Originally in state 0, after the shock, became 1. The change in the explanatory variable is not only due to the policy shock but also due to the change in their own state, which is the extensive margin.

Thus, the measurement of the treatment effect becomes the following situation:

Therefore, the average treatment effect is also the sum of the mathematical expectations of the two marginal effects

$$ ATT=E(ATT^{int})+E(ATT^{ext}) $$

If $lg(1+x)$ is used for transformation and the units are scaled, from thousands to units

For the intensive margin, $$ \begin{aligned} ATT_{1000}^{int}& =E{log(1000Y^{int}(1))-log(1000Y^{int}(0))} \\ &=E{log(1000)+logY^{int}(1))-log(1000)-logY^{int}(0))} \\ &=E{log(Y^{int}(1))-log(Y^{int}(0))}=ATT^{int} \end{aligned} $$ For the extensive margin,

This part is the part where the state changes from 0 to 1. After using $ln(y+1)$ for logarithmic transformation, the part that was originally 0 is still 0.

$$ \begin{aligned} ATT_{1000}^{ext} & =E{log(1000Y^{ext}(1))-log(1000Y^{ext}(0))} \\ &=E{log(1000)+logY^{ext}(1))-0} \\ &=ATT^{ext}+\color{red}{log(1000)} \end{aligned} $$

The overall treatment effect is the sum of the mathematical expectations of the above two parts $$ \begin{align} ATT&=P \times ATT^{ext}+(1-P)\times ATT^{int}\\ &=ATT+\color{blue}{P\times log(a)} \end{align} $$ where $\color{blue}{P\times log(a)}$ is the biased part that changes the regression results.

It is because of this bias that many articles will treat zero values as part of robustness testing.

There are other more complex situations discussed, but I cannot understand them.

Conclusion and Solutions

Conclusion

When facing samples with explanatory variables containing 0!

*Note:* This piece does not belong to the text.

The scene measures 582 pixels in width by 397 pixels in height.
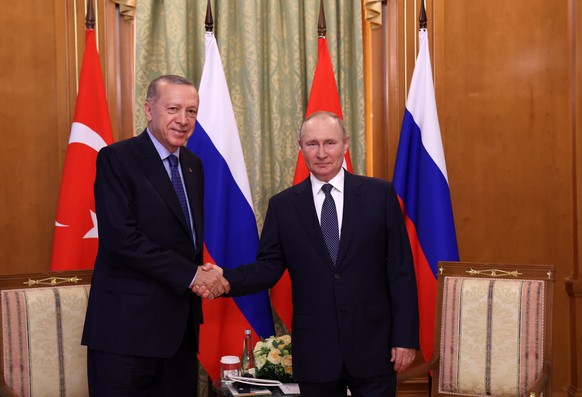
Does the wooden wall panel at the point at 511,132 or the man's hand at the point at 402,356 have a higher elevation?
the wooden wall panel at the point at 511,132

Many marketing accounts exaggerate the conclusions of the article. The article criticizes the logarithmic transformation of explanatory variables containing 0. In fact, there is an impossible triangle in the estimation of treatment effects.

Solutions

Each of the following methods makes a trade-off in the impossible triangle.

Use common normalization and standardization to remove dimensions, so there is no unit effect.
Poisson regression maximum likelihood estimation.
Remove samples with zero values.
Clarify the sample distribution and further decompose the intensive and extensive margins.
Use other parameters like Lee bounds (I didn’t understand how to do this).